Gratitude Rewires Your Brain

January 7, 2020Stacey Lynn

Everyone knows that just a few simple changes can really make a difference in your overall physical health. Eating well is a great way to get started, making sure to get the proper, nutritionally balanced foods while avoiding the junk. Exercise also helps by burning excess calories, working muscles, and stretching.

These days, however, mental health self-care is just as important as caring for our physical bodies and physical health. It’s true, some issues are on a very different scale than others, but to stay on a maintenance path to better mental well-being, it could be as simple as cultivating a bit more gratitude.

You Can Learn to be Positive

Anyone who has ever learned a musical instrument or a sport or has learned to speak another language beyond their native tongue can tell you that, yes, it’s certainly possible to learn lots of new things. There’s no reason to believe that one cannot also learn to be positive as well.

In a game of Tetris, for instance, you will learn how to recognize certain patterns and where they fit. In much the same way, you can learnhow to have a more positive outlook, and to begin to see added possibilities, good things happening around you, and so many other things that can lead to a greater level of life satisfaction.

What Can I Do?

Retraining your brain, especially if you have been through really bad situations or trauma, can seem impossible. But you can do it! It can be as easy as simply looking for three single positive things about each day.

When your day is done, find a place to make a note of three things that you consider to be good, as well as a quick reflective quip about what was going on that put that “good thing” into motion. It could be as simple as seeing something beautiful, having a great conversation with someone, or receiving a compliment.

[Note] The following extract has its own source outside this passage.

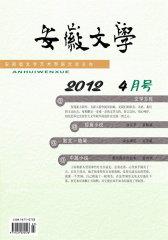 安徽文学 月刊 2012年04期(电子杂志)(仅适用PC阅读)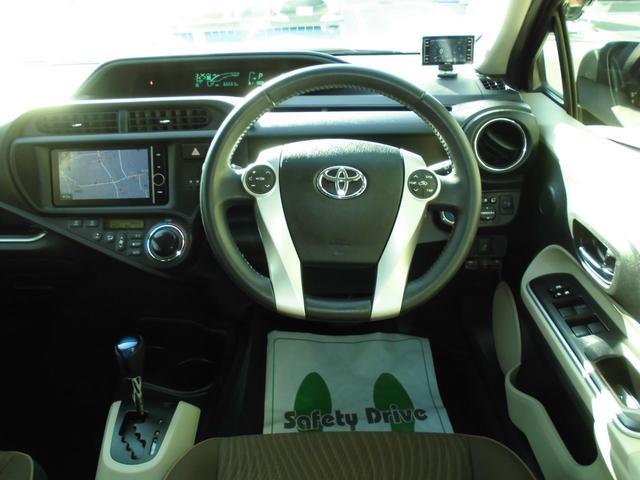 「トヨタ」「アクア」「コンパクトカー」「岡山県」の中古車21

The more often you practice recording three good things, the more you’ll start to recognize the good as soon as it happens. This is really what gratitude is all about. You recognize a great moment while it’s happening. Doing this over and over creates a habit which can truly change your life.

Random acts of kindness won’t just change your life, they will change the lives of those touched by your kindness. Buy someone’s coffee or lunch. Offer to return a shopping cart for someone who’s just unloaded their groceries. These random acts may not seem like much, but to the person you’re impacting, it could mean the world.

Another positive enhancement is to compliment at least one person each day. Just like making notes of three positive things that happened in your day, this compliment process may feel “fake” as you begin. But the more you practice, the more you’ll see how it becomes a genuine expression of your character. What’s more, once you see that you are making a difference in someone else’s life, you may find yourself simply looking for opportunities to do this!

The Tests Are In!

The effects of gratitude were very simply measured by a research group from Indiana University. Forty-three people, all suffering from either depression or anxiety, were chosen, with half of them given the simple task of writing thank you letters to people as the necessity arose. This experiment went on for three months, and then brain scans were taken of all forty-three.

These letter-writers continued to feel grateful, even after a couple of weeks and were even found to have long-lasting effects that were particularly worth noting.

Added Benefits

In addition to making you feel better mentally, gratitude can also have an effect on your physical health as well. The physical attributes that often accompany depression and anxiety can be diminished. There will be noticeably fewer mood swings, inflammation, and fatigue. The quality of sleep can even be improved, simply by learning gratefulness.

Because the hypothalamus is affected in gratitude, it also creates improved emotional responses, proper appetite, and even helps regulate body temperature.

In Closing

With so many great benefits associated with simple acts of gratitude, why not try some for yourself? You might be surprised to find that these aren’t simply “results of scientific studies” but can actually become real in your own life.

As studies have shown, it really doesn’t take away from your daily routine. In fact, the benefits are such an enhancement that it should be part of your homeschool curriculum, as well.

Now that 2020 is upon us, what better time to cultivate these good habits for a happy New Year!